Start at the line containing "How far would" and transcribe every line exactly through the end of the records below, and only those lines.

[BEGIN EXERCISE MATERIALS]

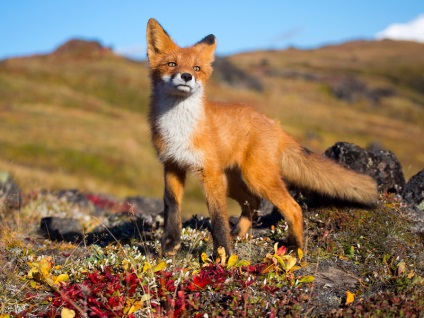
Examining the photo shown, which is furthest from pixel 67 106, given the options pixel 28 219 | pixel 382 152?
pixel 382 152

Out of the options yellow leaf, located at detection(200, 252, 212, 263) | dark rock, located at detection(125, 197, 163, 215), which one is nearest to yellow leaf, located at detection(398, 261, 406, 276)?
yellow leaf, located at detection(200, 252, 212, 263)

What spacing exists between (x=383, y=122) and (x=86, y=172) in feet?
173

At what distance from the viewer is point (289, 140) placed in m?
7.87

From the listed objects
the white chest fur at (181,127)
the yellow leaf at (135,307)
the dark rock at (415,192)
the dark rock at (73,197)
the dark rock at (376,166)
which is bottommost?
the dark rock at (73,197)

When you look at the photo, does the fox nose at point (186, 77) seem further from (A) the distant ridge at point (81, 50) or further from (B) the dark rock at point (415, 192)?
(A) the distant ridge at point (81, 50)

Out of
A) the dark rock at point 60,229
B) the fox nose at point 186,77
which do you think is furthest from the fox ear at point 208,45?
the dark rock at point 60,229

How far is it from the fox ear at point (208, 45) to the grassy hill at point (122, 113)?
287 cm

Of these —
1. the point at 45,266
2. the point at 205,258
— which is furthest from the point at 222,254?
the point at 45,266

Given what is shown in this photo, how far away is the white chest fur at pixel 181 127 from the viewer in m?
6.55

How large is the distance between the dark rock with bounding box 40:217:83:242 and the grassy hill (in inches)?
173

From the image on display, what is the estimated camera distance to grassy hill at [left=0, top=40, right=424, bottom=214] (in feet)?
93.1

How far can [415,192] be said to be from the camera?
8.63 metres

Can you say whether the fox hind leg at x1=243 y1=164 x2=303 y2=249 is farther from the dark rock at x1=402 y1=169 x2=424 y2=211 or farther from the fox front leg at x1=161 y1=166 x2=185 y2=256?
the dark rock at x1=402 y1=169 x2=424 y2=211

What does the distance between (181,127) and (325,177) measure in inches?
96.5
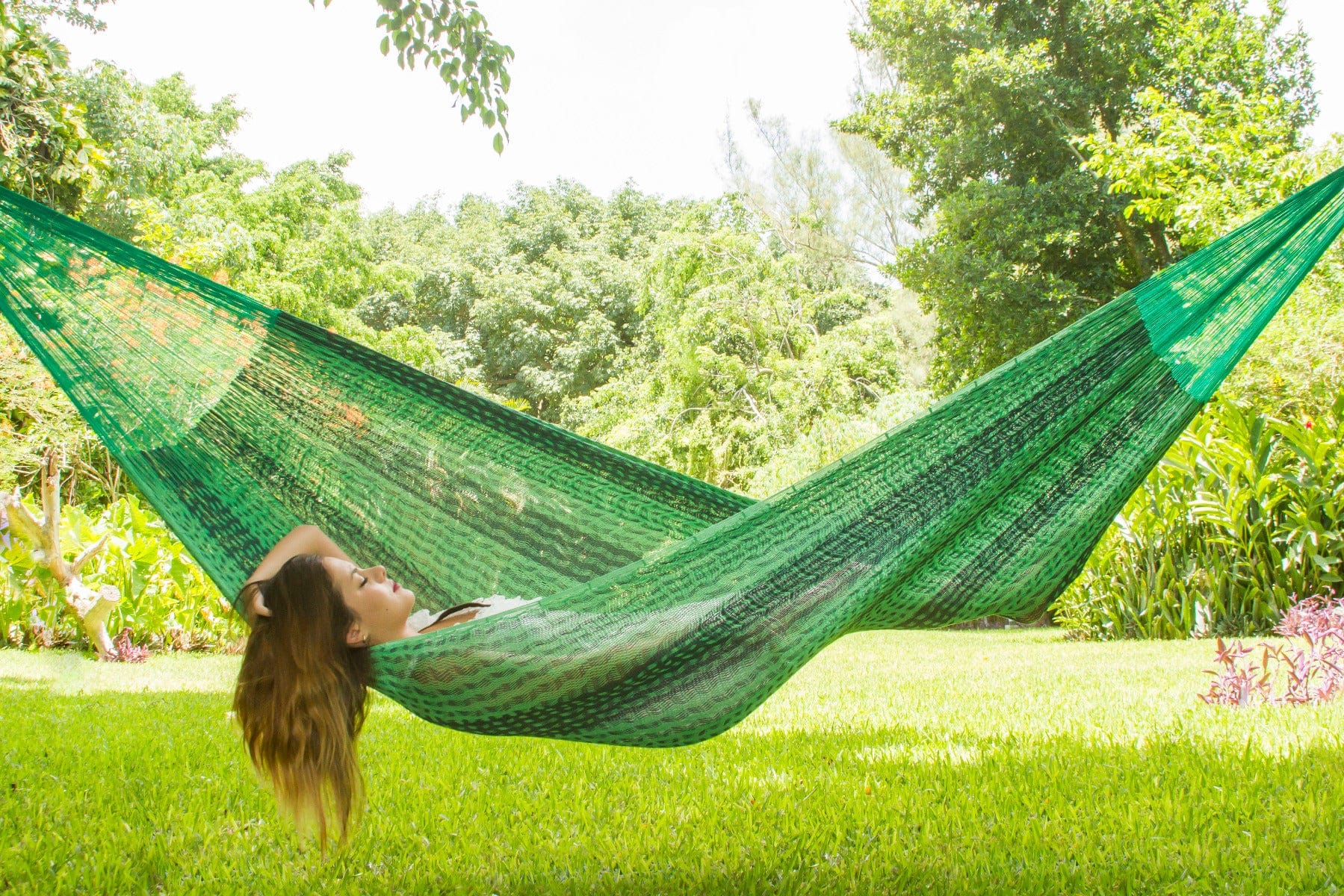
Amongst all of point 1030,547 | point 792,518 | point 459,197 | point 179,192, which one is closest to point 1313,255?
point 1030,547

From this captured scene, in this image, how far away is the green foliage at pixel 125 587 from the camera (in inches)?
168

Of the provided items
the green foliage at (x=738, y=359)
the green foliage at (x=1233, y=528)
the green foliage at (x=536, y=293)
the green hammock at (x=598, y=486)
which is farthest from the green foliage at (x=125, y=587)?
the green foliage at (x=536, y=293)

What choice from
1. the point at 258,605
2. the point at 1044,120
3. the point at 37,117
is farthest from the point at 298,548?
the point at 1044,120

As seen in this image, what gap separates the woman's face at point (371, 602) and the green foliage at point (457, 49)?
149 cm

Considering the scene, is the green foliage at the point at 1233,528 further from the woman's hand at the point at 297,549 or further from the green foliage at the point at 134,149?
the green foliage at the point at 134,149

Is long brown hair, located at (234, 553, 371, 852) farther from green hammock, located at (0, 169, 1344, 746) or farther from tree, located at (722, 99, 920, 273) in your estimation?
tree, located at (722, 99, 920, 273)

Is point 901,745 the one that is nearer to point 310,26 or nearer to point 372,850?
point 372,850

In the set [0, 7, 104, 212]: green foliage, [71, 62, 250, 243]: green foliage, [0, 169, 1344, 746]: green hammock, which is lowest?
[0, 169, 1344, 746]: green hammock

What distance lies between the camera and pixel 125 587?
169 inches

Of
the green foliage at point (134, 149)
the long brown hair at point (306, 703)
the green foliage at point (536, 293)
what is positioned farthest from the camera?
the green foliage at point (536, 293)

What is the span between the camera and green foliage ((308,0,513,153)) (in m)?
2.62

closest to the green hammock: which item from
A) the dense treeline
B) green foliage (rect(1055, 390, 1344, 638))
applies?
the dense treeline

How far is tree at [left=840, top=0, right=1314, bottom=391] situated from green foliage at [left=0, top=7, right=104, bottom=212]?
615 centimetres

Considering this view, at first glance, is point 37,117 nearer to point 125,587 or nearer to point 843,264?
point 125,587
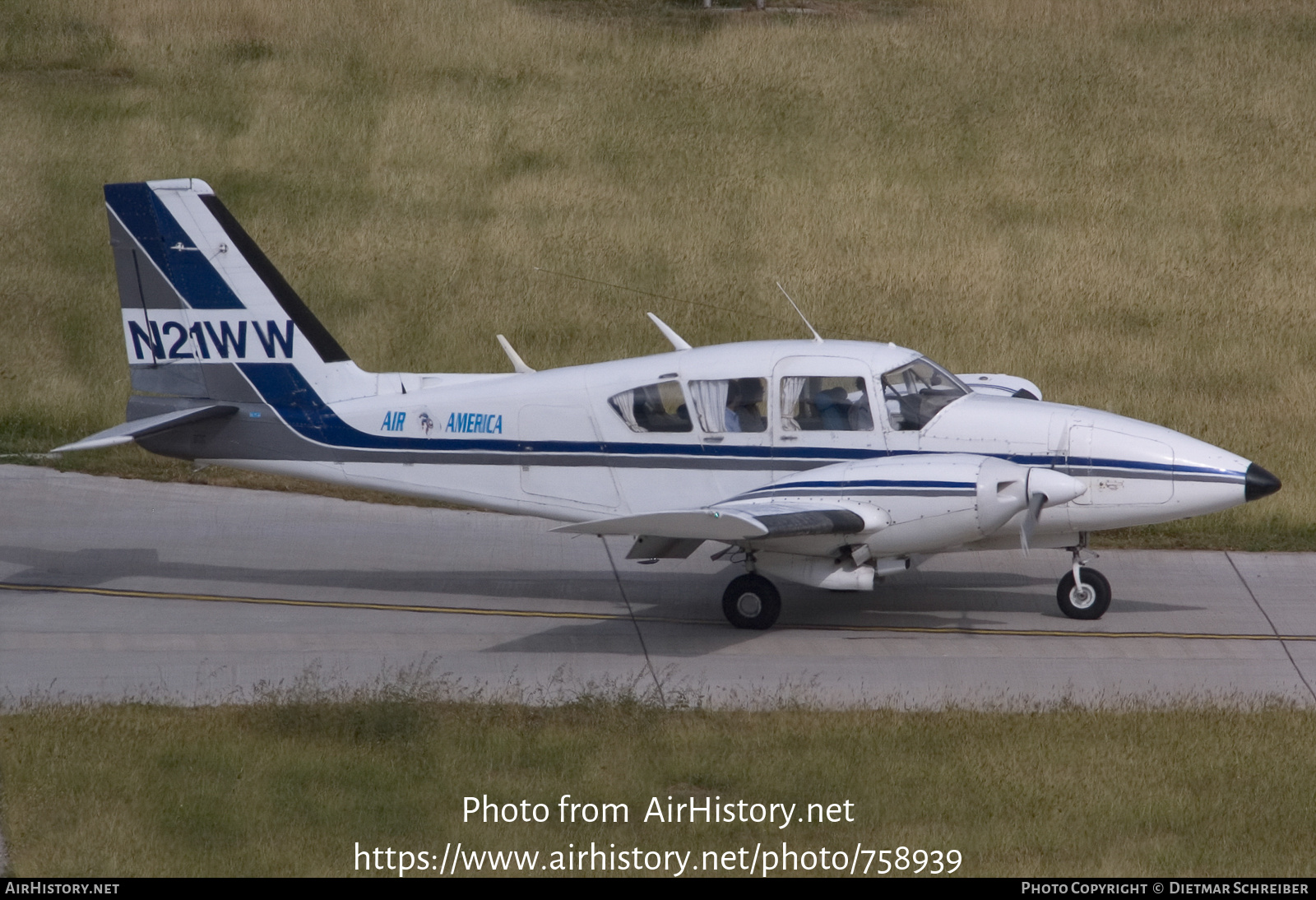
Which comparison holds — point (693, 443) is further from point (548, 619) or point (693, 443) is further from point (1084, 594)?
point (1084, 594)

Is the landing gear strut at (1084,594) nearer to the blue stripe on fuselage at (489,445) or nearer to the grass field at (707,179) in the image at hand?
the blue stripe on fuselage at (489,445)

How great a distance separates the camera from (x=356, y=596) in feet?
49.3

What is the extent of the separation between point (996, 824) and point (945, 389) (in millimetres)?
5032

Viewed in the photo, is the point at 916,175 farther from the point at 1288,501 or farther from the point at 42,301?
the point at 42,301

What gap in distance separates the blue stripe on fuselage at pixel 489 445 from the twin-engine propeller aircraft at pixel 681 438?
0.7 inches

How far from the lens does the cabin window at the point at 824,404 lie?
44.3 ft

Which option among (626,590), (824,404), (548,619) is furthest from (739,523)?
(626,590)

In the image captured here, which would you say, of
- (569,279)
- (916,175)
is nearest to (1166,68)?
(916,175)

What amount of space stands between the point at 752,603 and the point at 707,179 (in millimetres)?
17400

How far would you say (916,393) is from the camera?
13617mm

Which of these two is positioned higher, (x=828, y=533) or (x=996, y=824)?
(x=828, y=533)

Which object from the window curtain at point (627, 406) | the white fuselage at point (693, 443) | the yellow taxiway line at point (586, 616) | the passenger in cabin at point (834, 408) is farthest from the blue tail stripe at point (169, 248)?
the passenger in cabin at point (834, 408)

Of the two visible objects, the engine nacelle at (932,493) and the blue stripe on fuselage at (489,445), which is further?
the blue stripe on fuselage at (489,445)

[END EXERCISE MATERIALS]

* **FULL SOLUTION**
How far would you say (916,393) is from the camera?
13617mm

Which of these two is positioned higher, (x=828, y=533) or (x=996, y=824)?
(x=828, y=533)

Which object from the window curtain at point (627, 406) | the white fuselage at point (693, 443) | the yellow taxiway line at point (586, 616) | the passenger in cabin at point (834, 408) is farthest from the blue tail stripe at point (169, 248)?
the passenger in cabin at point (834, 408)

Of the two visible objects, the engine nacelle at (932,493) and the blue stripe on fuselage at (489,445), which is further?
the blue stripe on fuselage at (489,445)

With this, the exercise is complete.